> _Texte présenté_
Auszug aus den Erwägungen:

                      Considérant en droit:

Erwägung 1

    1.- Selon la jurisprudence (RO 59 II 136/137, 73 II 154, 75 II 120,
79 I 204), les droits découlant de l'art. 679 CC n'appartiennent pas au
seul propriétaire d'un fonds voisin mais à quiconque est atteint ou menacé
d'un dommage parce qu'un propriétaire excède son droit. Celui qui a la
possession d'un immeuble en vertu d'un droit réel limité ou d'un droit
personnel, en particulier un locataire ou un fermier, peut revendiquer la
protection accordée à la propriété foncière par l'art. 679 CC (RO 59 II
136/137, 75 II 120). En l'espèce, le recourant, qui est locataire d'un
magasin dans le bâtiment appartenant à Righi et qui prétend avoir subi
un dommage du fait que Vitra SA aurait excédé son droit de propriété,
a dès lors la qualité pour agir selon l'art. 679 CC.

> _Consignes de travail_
A - D'après l'extrait sur l'art. 679 CC, de quel local le recourant est-il locataire ?
B - Reproduisez sans aucune modification le passage de l'extrait sur l'art. 679 CC qui commence aux mots « 1.- Selon la » et s'arrête après « l'art. 679 CC. ».

> _Données d'entrée_
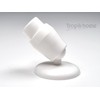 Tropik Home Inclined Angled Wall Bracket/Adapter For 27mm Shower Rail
...
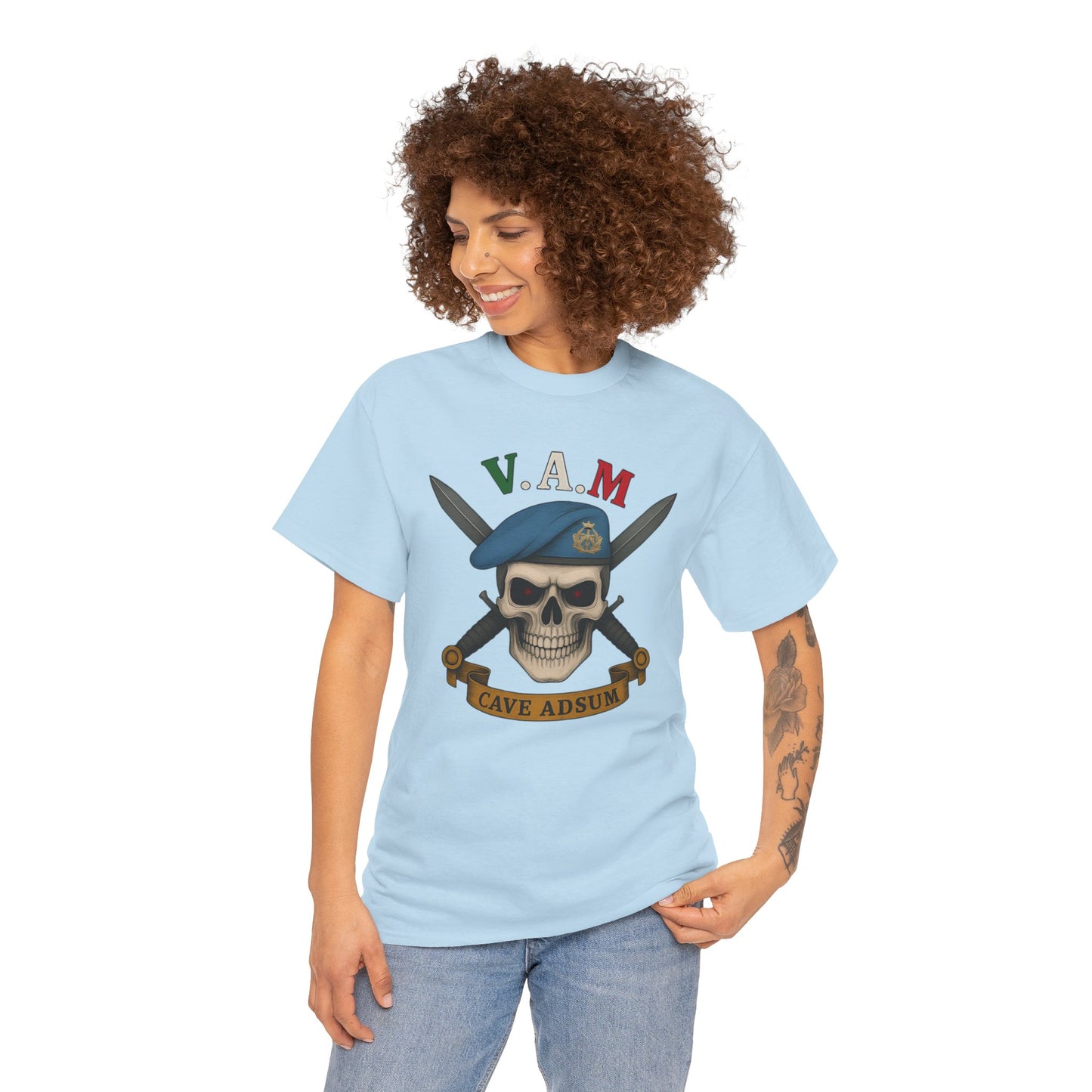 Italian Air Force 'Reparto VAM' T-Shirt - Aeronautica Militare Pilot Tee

> _Corrigés_
A - D'un magasin dans le bâtiment appartenant à Righi.

B -
1.- Selon la jurisprudence (RO 59 II 136/137, 73 II 154, 75 II 120,
79 I 204), les droits découlant de l'art. 679 CC n'appartiennent pas au
seul propriétaire d'un fonds voisin mais à quiconque est atteint ou menacé
d'un dommage parce qu'un propriétaire excède son droit. Celui qui a la
possession d'un immeuble en vertu d'un droit réel limité ou d'un droit
personnel, en particulier un locataire ou un fermier, peut revendiquer la
protection accordée à la propriété foncière par l'art. 679 CC (RO 59 II
136/137, 75 II 120). En l'espèce, le recourant, qui est locataire d'un
magasin dans le bâtiment appartenant à Righi et qui prétend avoir subi
un dommage du fait que Vitra SA aurait excédé son droit de propriété,
a dès lors la qualité pour agir selon l'art. 679 CC.